Quand on a de quinze à dix-huit ans, l’imagination est ardente, les forces bouillonnent. Il faut de la joie, de l’espace. Or le milieu étouffait ces cœurs vibrants de chansons et d’enthousiasme.
Si, du moins, cette jeunesse avait trouvé un dérivatif hors du collège ! Mais l’industrie, la fièvre de la vie moderne n’ont guère d’attraits pour ses tendances profondes. II ne lui restait qu’à mourir d’ennui au collège et à contrefaire les aînés aux jours de sortie en organisant des beuveries et des fêtes crapuleuses… Ce qui abrutissait sans satisfaire. C’était n’être jeune que pour devenir vieux le plus vite possible.
Lassée, la jeunesse aspirait à mieux. Des communistes aux catholiques, tous sentaient la civilisation à un tournant ; ils sentaient que la technique, l’organisation, les traditions ne sont pas tout dans la vie et passent même au second plan, et ils en venaient à désirer le rêve, la liberté, la rusticité, l’affection, tout ce dont la jeunesse a le plus besoin.
Oui, il fallait sortir de prison, de toutes les prisons, se libérer d’une pédagogie insensée et fuir les villes sans âme.
Celui qui chantait avec mélancolie :
Dans le ciel gris descend le brouillard
Qui s’accroche aux verdures et les argente,
Qui donne à boire aux landes…
Nul cri d’oiseau dans les champs silencieux ;
Les lointains sont morts, étroits sont les espaces ;
Le brouillard tombe…
devait comprendre les révoltes de ces jeunes et leurs aspirations. Jeune, il l’était aussi, et, bien qu’il fût professeur, l’atmosphère ambiante l’oppressait. C’était K. Fischer. Ses traits virils et durs, tout pénétrés d’énergie, ses yeux qui gardaient la clarté d’une pureté intacte, tout son extérieur en faisait un chef.
En 1904, il prit la tête du mouvement. Il fondait un groupe pour résister à la tyrannie des maîtres, pour secouer le joug et apprendre à se discipliner soi-même. Les Wandervögel (Oiseaux migrateurs) étaient nés, et de même le Mouvement de la jeunesse, car cette association, qui devait dans l’esprit de K. Fischer pourvoir à des besoins locaux, entraîna tout dans son sillage. Des groupes surgirent partout. Jusqu’à la guerre, les Wandervögel remuèrent vraiment l’Allemagne, portant le cygne blanc de leurs fanions à travers le pays tout entier.
Voici en quels termes les premiers Wandervögel faisaient appel à la jeunesse studieuse :
« Connais-tu déjà ton pays natal ? As-tu vu les poissons nager et les oiseaux voler ? As-tu vu les chevreuils ? Entendu crier les renards et roucouler la colombe sauvage ?… Sais-tu la beauté des fleurs !… Viens à nous pour voir tout cela, car nous aimons notre petite patrie.

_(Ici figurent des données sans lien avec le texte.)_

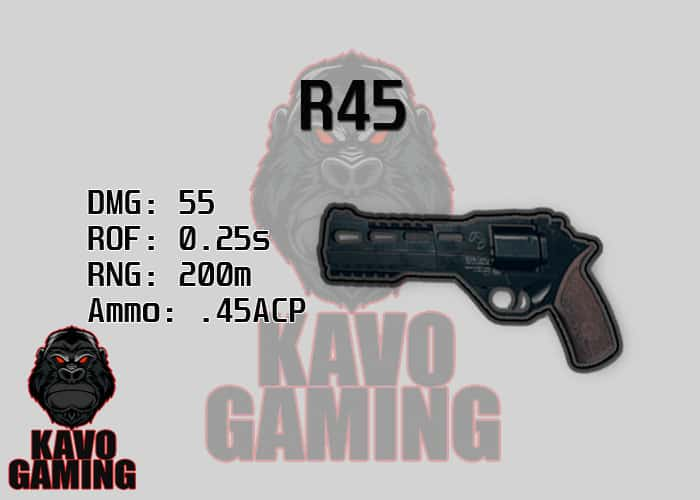 Stats for the R45 in PUBG
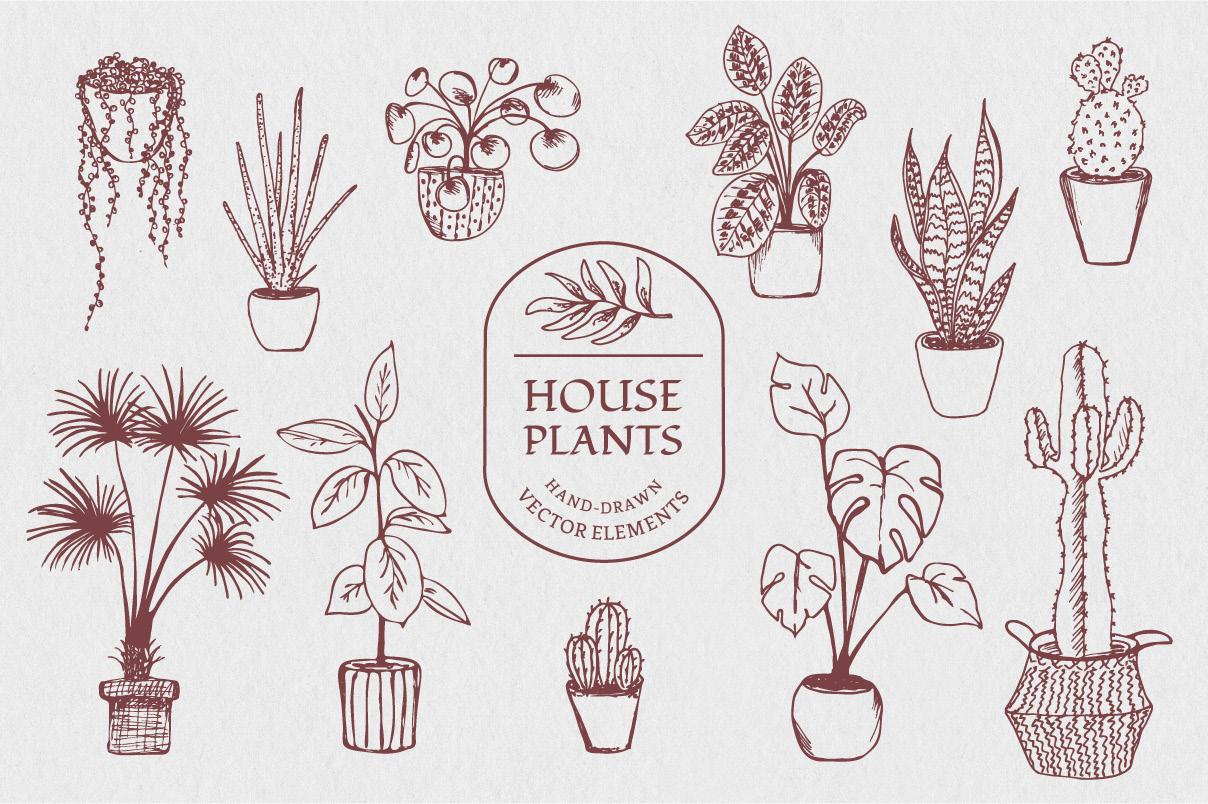 Download Free Illustrations Of Various House Plants Graphic By Anna Karoline for Cricut Explore, Silhouette and other cutting machines.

« Et nous sommes joyeux ! Grimper, sauter, danser les vieilles danses populaires, voilà notre fait, et pas dans une salle, mais sur la pelouse.
« Chez nous, on ne fume plus.
« Nous chantons, nous marchons. Et nous marchons sac au dos. Et nous chantons les vieux « Lieder » dans nos abris champêtres. Et nous apprenons à connaître notre peuple, son histoire, son génie…
« Viens ! Nulle part tu ne trouveras de fêtes plus allemandes et plus belles…
« Mais, si tu veux être un des nôtres, il te faut devenir un autre homme…
« Nous ne sommes pas parfaits, mais nous tendons au bien. »
N’est-ce pas déjà un écho de la vie scoute ?… Dans sa candeur juvénile, ce morceau nous livre l’essentiel de l’idéal Wandervogel et, partant, l’idéal du mouvement tout entier. Mais précisons un peu.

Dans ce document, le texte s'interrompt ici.